++++ Data supplied

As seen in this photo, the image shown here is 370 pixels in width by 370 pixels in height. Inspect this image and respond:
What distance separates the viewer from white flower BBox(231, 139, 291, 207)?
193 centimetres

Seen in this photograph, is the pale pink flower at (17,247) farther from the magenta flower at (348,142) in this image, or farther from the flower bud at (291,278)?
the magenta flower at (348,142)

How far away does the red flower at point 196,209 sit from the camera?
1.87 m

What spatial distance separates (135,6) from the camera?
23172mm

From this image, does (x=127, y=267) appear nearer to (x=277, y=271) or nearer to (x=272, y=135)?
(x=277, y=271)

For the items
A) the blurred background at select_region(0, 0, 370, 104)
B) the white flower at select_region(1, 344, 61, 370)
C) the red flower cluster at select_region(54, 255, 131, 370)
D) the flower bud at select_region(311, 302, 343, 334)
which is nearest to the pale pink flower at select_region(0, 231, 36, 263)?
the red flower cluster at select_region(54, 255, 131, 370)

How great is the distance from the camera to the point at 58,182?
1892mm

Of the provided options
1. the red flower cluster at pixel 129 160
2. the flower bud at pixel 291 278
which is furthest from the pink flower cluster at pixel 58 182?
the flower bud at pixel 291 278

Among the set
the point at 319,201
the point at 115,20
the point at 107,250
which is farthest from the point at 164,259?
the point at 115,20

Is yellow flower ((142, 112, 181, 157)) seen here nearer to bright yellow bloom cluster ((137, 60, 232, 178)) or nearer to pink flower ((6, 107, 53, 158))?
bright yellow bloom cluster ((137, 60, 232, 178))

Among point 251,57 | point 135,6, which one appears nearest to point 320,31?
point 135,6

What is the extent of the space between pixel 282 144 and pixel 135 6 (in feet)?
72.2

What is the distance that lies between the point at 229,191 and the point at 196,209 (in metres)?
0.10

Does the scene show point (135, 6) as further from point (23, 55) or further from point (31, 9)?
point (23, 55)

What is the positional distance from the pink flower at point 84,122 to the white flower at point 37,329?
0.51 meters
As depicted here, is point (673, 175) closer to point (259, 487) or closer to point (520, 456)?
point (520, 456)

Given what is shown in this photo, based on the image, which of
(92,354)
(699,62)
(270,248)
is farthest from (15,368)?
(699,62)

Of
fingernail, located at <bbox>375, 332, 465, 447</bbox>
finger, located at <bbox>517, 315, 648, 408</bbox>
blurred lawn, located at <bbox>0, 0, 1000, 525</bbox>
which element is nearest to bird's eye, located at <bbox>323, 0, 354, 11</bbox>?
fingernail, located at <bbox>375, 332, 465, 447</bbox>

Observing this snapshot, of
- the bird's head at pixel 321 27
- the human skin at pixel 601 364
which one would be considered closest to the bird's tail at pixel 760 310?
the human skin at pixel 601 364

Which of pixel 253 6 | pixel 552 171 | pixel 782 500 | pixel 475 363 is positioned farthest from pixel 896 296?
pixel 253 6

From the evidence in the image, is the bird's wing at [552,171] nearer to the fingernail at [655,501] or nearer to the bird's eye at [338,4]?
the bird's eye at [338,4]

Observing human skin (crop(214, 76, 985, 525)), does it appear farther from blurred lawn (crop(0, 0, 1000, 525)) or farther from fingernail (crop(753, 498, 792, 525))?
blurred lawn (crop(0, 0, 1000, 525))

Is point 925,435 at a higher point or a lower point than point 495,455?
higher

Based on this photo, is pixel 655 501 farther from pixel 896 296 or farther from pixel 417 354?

++++++++

Write out, word for word, the stretch from the line containing "What is the positional" through the end of the rows, including both ends.

What is the positional distance from the pink flower at point 84,122 to the white flower at point 37,329?
0.51 meters
As depicted here, is point (673, 175) closer to point (259, 487) or closer to point (520, 456)?
point (520, 456)

Given what is shown in this photo, based on the image, which of
(92,354)
(699,62)
(270,248)
is farthest from (15,368)?
(699,62)

Of
fingernail, located at <bbox>375, 332, 465, 447</bbox>
finger, located at <bbox>517, 315, 648, 408</bbox>
blurred lawn, located at <bbox>0, 0, 1000, 525</bbox>
which element is nearest to bird's eye, located at <bbox>323, 0, 354, 11</bbox>?
fingernail, located at <bbox>375, 332, 465, 447</bbox>

Observing this snapshot, of
- the bird's head at pixel 321 27
- the human skin at pixel 601 364
which one would be considered closest to the bird's tail at pixel 760 310?
the human skin at pixel 601 364

Which of pixel 253 6 | pixel 552 171 | pixel 782 500 | pixel 475 363 is positioned farthest from pixel 896 296?
pixel 253 6

From the evidence in the image, is the bird's wing at [552,171] nearer to the fingernail at [655,501] or nearer to the bird's eye at [338,4]?
the bird's eye at [338,4]

Observing human skin (crop(214, 76, 985, 525)), does it appear farther from blurred lawn (crop(0, 0, 1000, 525)) or farther from fingernail (crop(753, 498, 792, 525))?
blurred lawn (crop(0, 0, 1000, 525))

Is point 925,435 at a higher point or a lower point than point 495,455?
higher

Based on this photo, is pixel 655 501 farther from pixel 896 296 or farther from pixel 417 354?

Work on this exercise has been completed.